My parents were born on this tropical island. But my father's father was from that most southern of southern China - the godforsaken island of Hainan; and my mother's was probably from Swatow. Pa J on the other hand was actually born in the Hokchia stronghold of Zhang Jian, and had travelled to the Nanyang by boat when he was a boy.

On our tiny city-state, the idea of a hometown may have little meaning. Ask a Singaporean "where were you born?", and the answer would probably just be "XYZ Hospital" instead of "XYZ Village/Town/City/Country". This would, of course, change with more new migrants.
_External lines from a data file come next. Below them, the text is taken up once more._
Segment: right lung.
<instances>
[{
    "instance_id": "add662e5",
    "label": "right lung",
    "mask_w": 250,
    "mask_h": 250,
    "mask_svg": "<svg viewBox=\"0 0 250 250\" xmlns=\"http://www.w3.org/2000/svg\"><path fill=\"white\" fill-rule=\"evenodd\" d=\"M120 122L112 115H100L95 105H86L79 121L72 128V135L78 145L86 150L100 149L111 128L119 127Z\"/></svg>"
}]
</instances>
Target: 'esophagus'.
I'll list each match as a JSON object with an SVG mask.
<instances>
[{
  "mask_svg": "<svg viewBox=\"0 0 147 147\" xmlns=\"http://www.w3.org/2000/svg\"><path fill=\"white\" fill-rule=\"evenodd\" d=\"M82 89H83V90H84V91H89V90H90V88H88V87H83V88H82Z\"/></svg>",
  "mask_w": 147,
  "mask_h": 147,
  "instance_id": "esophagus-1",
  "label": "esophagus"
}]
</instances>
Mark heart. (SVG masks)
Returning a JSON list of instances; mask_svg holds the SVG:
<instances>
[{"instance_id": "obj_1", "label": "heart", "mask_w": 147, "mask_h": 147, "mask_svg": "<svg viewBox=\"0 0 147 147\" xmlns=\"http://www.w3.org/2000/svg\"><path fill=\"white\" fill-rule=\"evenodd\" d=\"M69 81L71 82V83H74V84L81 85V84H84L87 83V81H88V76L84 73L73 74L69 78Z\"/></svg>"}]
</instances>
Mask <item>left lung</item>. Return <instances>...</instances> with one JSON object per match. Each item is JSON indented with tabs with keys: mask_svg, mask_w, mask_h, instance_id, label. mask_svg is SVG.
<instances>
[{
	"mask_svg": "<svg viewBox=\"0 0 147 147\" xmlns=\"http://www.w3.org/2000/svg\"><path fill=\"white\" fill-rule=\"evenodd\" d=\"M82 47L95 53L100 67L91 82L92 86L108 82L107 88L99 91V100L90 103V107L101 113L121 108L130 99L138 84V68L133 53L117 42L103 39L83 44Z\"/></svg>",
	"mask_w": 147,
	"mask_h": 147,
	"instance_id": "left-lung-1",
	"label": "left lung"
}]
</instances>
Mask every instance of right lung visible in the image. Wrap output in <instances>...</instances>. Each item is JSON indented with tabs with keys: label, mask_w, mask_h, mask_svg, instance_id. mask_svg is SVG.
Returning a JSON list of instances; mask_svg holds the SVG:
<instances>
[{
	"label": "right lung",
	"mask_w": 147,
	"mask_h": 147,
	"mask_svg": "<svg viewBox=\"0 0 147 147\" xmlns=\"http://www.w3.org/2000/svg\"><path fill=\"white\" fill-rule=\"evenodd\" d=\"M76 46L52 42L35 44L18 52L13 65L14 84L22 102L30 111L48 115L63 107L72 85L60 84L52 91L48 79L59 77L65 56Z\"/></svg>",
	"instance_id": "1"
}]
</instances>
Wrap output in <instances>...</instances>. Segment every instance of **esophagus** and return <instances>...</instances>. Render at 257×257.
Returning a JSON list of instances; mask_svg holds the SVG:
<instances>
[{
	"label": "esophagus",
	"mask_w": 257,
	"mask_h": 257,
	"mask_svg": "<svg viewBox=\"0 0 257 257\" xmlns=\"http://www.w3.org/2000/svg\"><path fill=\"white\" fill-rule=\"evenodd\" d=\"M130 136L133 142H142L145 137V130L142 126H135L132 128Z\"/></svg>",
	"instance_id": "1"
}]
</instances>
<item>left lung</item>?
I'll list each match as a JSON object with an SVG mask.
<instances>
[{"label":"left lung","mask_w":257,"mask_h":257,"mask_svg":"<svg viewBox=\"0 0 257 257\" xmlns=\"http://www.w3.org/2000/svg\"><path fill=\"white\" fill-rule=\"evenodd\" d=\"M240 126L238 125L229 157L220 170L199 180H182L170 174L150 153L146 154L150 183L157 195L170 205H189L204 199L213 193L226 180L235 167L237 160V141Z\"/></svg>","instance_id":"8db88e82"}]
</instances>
Still, since we were both on leave from work, this morning J and I decided to put on our domestic tourist tags and go visit what comes closest to being our hometown - the neighbourhood of Bendemeer!

The walk from Toa Payoh to Bendemeer brought us through the flats of Kim Keat guarded by 2 dinosaurs (what was going through the minds of those Town Council folks who commissioned this?!), through the Shuang Lin Temple, across the Pan Island Expressway to the butterfly-filled fields beside Whampoa Estate, and across the Central Tunnel Expressway to the Towner Estate which is right beside the 4 decade old HDB estate of Bendemeer.



J's corridor playground + Sticker-style graffiti by disgruntled Bendemeer inhabitant

There's nothing romantic about this, just a fact of the smallness of our island that both J and I had actually lived in adjacent blocks of flats in Bendemeer when we were kids.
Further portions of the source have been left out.